Skip to main content

Error Handling & Retry Mechanisms

Forge includes error handling capabilities, including limited automatic retry mechanisms with exponential backoff for specific types of errors. This documentation covers how to configure and optimize these features for improved system resilience.

Automatic Retry Mechanism

Forge currently implements automatic retries specifically for tool call parsing errors that occur during agent interactions.

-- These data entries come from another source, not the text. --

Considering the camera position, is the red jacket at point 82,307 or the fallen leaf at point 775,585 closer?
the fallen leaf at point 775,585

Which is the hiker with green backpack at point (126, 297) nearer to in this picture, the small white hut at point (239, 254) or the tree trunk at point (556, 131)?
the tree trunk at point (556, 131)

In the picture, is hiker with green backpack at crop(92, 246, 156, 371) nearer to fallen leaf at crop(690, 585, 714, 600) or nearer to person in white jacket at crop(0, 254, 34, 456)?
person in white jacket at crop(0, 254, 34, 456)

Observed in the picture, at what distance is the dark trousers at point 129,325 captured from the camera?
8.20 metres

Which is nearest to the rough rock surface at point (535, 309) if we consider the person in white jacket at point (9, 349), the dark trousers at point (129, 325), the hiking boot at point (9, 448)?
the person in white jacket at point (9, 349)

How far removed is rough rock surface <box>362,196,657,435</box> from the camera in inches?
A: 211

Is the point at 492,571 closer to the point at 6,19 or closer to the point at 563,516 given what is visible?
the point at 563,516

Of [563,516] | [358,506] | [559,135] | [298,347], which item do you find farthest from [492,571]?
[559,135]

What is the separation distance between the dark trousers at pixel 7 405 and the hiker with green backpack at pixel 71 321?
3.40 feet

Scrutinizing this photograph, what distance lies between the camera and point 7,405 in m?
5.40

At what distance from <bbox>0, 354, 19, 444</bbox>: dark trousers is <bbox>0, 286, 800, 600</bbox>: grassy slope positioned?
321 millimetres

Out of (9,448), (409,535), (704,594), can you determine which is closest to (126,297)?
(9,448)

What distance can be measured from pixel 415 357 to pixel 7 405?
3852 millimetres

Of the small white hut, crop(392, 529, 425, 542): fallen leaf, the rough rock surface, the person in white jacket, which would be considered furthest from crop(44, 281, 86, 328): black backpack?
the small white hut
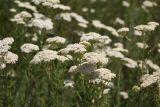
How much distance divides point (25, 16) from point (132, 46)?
2897mm

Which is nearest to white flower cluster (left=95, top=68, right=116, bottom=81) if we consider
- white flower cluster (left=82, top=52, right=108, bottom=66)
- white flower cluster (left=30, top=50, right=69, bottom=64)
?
white flower cluster (left=82, top=52, right=108, bottom=66)

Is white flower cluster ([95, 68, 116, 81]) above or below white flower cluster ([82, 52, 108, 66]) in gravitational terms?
below

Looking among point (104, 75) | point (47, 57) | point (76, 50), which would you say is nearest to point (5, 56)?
point (47, 57)

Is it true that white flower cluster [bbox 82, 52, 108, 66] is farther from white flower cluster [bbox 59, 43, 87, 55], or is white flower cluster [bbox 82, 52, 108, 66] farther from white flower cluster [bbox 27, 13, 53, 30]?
white flower cluster [bbox 27, 13, 53, 30]

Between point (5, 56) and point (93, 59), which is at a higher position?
point (5, 56)

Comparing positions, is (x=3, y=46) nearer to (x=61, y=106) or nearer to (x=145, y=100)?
(x=61, y=106)

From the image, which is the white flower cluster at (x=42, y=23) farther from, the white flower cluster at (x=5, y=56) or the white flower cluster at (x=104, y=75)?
the white flower cluster at (x=104, y=75)

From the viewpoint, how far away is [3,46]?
4.88 m

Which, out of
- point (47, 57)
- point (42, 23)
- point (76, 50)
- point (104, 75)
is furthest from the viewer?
point (42, 23)

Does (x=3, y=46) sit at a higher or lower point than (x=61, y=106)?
higher

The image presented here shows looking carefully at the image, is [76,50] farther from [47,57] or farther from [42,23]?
[42,23]

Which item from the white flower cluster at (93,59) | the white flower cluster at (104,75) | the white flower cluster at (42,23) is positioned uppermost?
the white flower cluster at (42,23)

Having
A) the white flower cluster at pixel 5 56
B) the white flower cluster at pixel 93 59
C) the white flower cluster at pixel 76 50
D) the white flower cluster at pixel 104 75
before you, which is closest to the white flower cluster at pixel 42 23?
the white flower cluster at pixel 5 56

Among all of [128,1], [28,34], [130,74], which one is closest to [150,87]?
[130,74]
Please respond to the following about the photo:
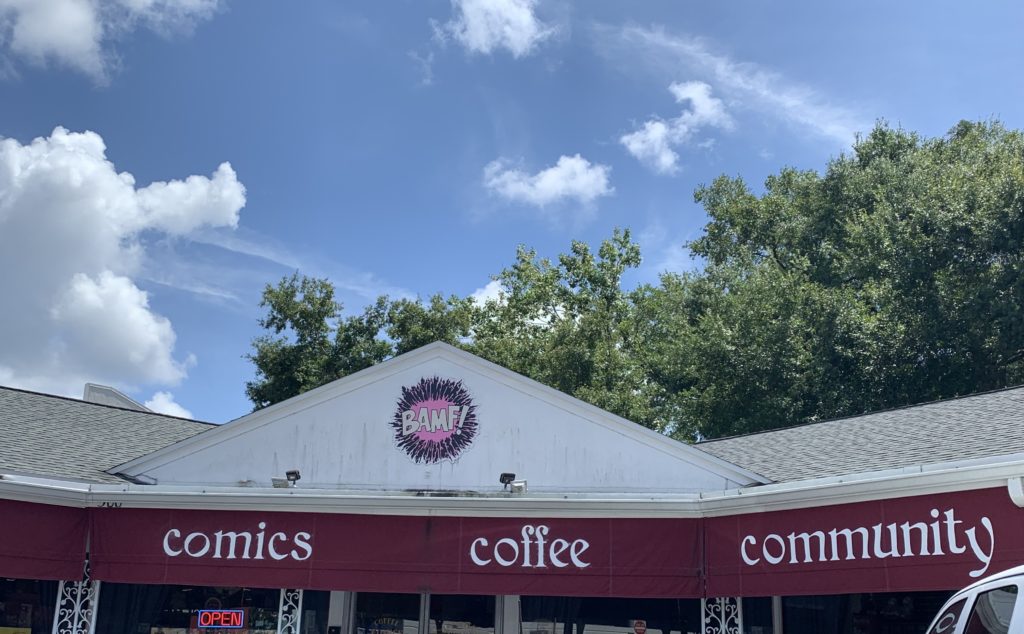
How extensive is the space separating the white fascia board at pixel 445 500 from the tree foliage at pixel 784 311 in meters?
15.9

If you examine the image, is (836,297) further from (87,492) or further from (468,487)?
(87,492)

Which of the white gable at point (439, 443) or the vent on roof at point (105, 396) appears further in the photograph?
the vent on roof at point (105, 396)

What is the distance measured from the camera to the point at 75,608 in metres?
12.7

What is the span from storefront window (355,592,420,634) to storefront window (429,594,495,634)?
0.87 ft

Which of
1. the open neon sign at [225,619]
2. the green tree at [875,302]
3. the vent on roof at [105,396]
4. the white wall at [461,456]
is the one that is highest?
the green tree at [875,302]

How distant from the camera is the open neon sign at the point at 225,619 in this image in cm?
1328

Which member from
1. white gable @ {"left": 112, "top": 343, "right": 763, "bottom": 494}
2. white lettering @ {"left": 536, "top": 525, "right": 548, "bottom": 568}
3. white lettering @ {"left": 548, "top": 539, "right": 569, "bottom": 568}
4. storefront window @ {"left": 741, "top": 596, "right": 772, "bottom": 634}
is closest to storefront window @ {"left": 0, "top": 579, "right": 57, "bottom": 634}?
white gable @ {"left": 112, "top": 343, "right": 763, "bottom": 494}

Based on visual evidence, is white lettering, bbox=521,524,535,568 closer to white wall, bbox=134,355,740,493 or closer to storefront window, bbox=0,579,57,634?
white wall, bbox=134,355,740,493

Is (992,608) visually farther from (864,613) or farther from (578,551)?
(578,551)

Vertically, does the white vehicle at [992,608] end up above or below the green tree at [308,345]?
below

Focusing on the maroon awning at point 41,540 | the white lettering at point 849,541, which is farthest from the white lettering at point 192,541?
the white lettering at point 849,541

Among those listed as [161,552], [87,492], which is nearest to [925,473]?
[161,552]

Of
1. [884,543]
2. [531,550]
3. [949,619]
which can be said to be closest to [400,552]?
[531,550]

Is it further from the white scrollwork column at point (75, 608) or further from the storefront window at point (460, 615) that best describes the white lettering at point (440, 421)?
the white scrollwork column at point (75, 608)
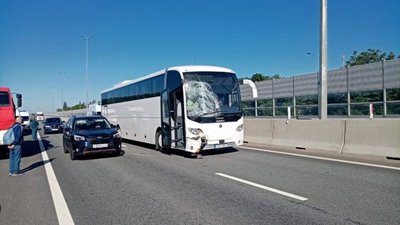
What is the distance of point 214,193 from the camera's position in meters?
7.27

This ensures that temporary issues in parsing tool calls don't cause complete workflow failures.

How It Works

When a tool call parsing error occurs:

  1. Forge detects the parsing failure
  2. A retry is attempted after an initial delay
  3. Each subsequent retry uses an exponentially increasing delay with jitter
  4. After reaching the maximum retry count, the operation fails permanently
  5. Success at any point in the retry sequence continues normal execution

This targeted approach helps maintain conversational flow by gracefully handling errors in the agent's tool usage expressions.

Configuration Options

The retry mechanism can be configured in your forge.yaml file:

retry:
max_attempts: 5 # Maximum number of attempts (including first try)
initial_delay_ms: 200 # Initial delay before first retry (milliseconds)
backoff_factor: 2 # Multiplier for delay between retries

Configuration Parameters

ParameterDefaultDescription
max_attempts3Maximum number of attempts (including initial attempt)
initial_delay_ms200Initial delay before first retry (milliseconds)
backoff_factor2Exponential multiplier for delay between retries

How Backoff Works

With default settings, retry delays follow this pattern (with added jitter):

  1. Initial attempt fails
  2. Wait ~200ms (initial_delay_ms with jitter)
  3. First retry fails
  4. Wait ~400ms (initial_delay_ms × backoff_factor with jitter)
  5. Second retry fails
  6. Wait ~800ms (previous delay × backoff_factor with jitter)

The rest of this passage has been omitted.